Apenas doce días después, Gable, uno de los titanes del cine, el magno Rhett Butler de 'Lo que el viento se llevó', sufría un infarto y moría.
Clark Gable y Marilyn Monroe en 'Vidas Rebeldes'. (CP)
A los 59 años de edad, el intérprete dejaba un hijo pequeño y a una legión de fans desconsolados que no tardaron en culpar a Marilyn de su fallecimiento. Según ellos, los disgustos que le dio durante el rodaje le habían provocado una tensión insoportable que lo había llevado a la tumba.
Tampoco Huston se libró de culpas. Hubo una leyenda urbana que aseguraba que había obligado al veterano actor a filmar él mismo, sin dobles, la secuencia en la que un caballo arrastraba a su personaje por el suelo. El director de 'El halcón maltés' lo desmintió categóricamente.

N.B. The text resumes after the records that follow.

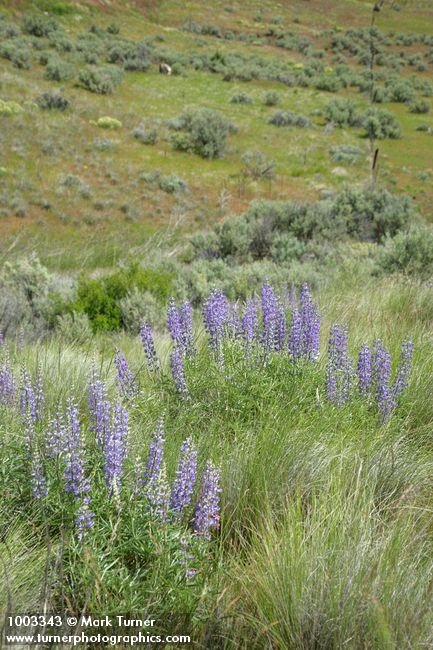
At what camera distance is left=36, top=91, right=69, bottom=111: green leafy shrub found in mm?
21219

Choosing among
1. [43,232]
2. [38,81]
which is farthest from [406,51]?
[43,232]

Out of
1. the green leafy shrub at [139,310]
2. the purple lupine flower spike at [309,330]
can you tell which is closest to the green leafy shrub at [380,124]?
the green leafy shrub at [139,310]

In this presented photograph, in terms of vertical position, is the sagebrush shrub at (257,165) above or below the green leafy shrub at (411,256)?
below

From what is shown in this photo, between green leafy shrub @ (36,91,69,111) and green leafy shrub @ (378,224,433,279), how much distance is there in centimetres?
1664

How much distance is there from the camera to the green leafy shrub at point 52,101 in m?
21.2

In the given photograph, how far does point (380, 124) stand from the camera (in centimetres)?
2655

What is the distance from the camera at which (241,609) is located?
6.78 feet

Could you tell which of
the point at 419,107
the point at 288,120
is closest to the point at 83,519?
the point at 288,120

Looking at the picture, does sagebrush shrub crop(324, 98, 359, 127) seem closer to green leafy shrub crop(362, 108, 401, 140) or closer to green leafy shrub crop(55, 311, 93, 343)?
green leafy shrub crop(362, 108, 401, 140)

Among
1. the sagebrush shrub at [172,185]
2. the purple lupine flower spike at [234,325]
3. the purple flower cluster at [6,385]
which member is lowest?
the sagebrush shrub at [172,185]

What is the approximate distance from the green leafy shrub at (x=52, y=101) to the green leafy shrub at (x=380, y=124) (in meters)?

Fotograma de 'Vidas rebeldes'. (IMDb)
Estrenada un 1 de febrero de 1961, 'Vidas Rebeldes' no fue ningún éxito. Y aunque con los años la crítica la ha considerado una verdadera joya, un western revisionista y el melancólico adiós a toda una época, los cegatos profesionales de la época no supieron entenderla.
Un canto del cisne
"Malditos sean los que han cambiado esto. Lo han envenenado todo, y lo han manchado todo con sangre. Para mí ha terminado. Es tanto, tanto como estrangular un sueño. No hay más remedio que buscar otra manera de seguir viviendo, si es que queda alguna todavía", dice en una de las últimas secuencias el personaje de Gable, soltando la yegua que él y su grupo se empeñaban en atrapar.
Fotograma de la película. (Cordon Press)
Sus palabras bien podrían ser las de todo un Hollywood que se lamentaba del fin de una era y de aquellos que habían matado, para siempre, el glamour y el artificio de un cine que ya no volvería.

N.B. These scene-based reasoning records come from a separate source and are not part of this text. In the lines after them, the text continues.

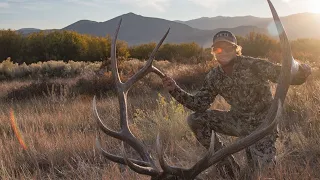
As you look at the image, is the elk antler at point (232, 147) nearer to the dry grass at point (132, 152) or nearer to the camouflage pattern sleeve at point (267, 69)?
the camouflage pattern sleeve at point (267, 69)

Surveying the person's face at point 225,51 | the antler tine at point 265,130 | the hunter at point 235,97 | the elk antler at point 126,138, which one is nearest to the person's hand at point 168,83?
the hunter at point 235,97

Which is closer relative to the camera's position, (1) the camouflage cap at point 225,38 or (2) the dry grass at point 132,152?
(1) the camouflage cap at point 225,38

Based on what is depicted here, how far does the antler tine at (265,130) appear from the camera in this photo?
2881 millimetres

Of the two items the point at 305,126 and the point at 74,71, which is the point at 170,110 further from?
the point at 74,71

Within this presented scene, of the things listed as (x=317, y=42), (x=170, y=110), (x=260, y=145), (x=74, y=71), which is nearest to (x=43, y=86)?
(x=170, y=110)

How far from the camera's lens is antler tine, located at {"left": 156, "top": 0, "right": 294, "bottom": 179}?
2.88 metres

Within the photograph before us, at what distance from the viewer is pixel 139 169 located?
113 inches

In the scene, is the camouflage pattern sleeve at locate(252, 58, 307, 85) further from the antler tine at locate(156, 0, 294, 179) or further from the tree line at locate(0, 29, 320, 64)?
the tree line at locate(0, 29, 320, 64)

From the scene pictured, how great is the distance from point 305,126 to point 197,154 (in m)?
A: 1.84

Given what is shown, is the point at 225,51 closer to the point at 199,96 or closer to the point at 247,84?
the point at 247,84

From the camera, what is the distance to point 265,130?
2932 mm

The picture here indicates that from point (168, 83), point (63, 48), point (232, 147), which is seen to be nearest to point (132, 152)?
point (168, 83)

El lirismo del diálogo, sumado a los últimos planos de Gable subido junto a Marilyn en la camioneta, hablando de "empezar de nuevo" y observando la inmensidad del cielo estrellado que los guía, eran mucho más significativos de lo que le pareció al público de entonces.

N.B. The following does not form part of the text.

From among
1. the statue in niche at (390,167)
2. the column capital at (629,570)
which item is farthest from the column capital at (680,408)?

La actriz falleció en agosto de 1962, sin llegar a estrenar nunca otra película, y Montgomery Clift sería víctima de su propio infierno yéndose al otro barrio en el 66.
El equipo artístico de 'Vidas Rebeldes', con John Huston a la derecha. (CP)
Ni las estrellas volverían a ser tan grandes, ni el cine la maravillosa mentira por cuyas rendijas se colaban, de cuando en cuando, las miserias de la vida real. Estrenada a principios de esa década que lo puso todo patas arriba, 'Vidas Rebeldes' supondría el fin de un mundo que cada vez nos queda más lejano.
*'Vidas Rebeldes' puede verse a través de Filmin y Prime Video
Cuando se ve 'Vidas Rebeldes', 65 años después de su estreno, y uno repara en que fue la última película de Marilyn Monroe (al menos completa, en el caso de ella) y la de Clark Gable, es inevitable considerarla, de alguna forma, el canto del cisne del Hollywood clásico.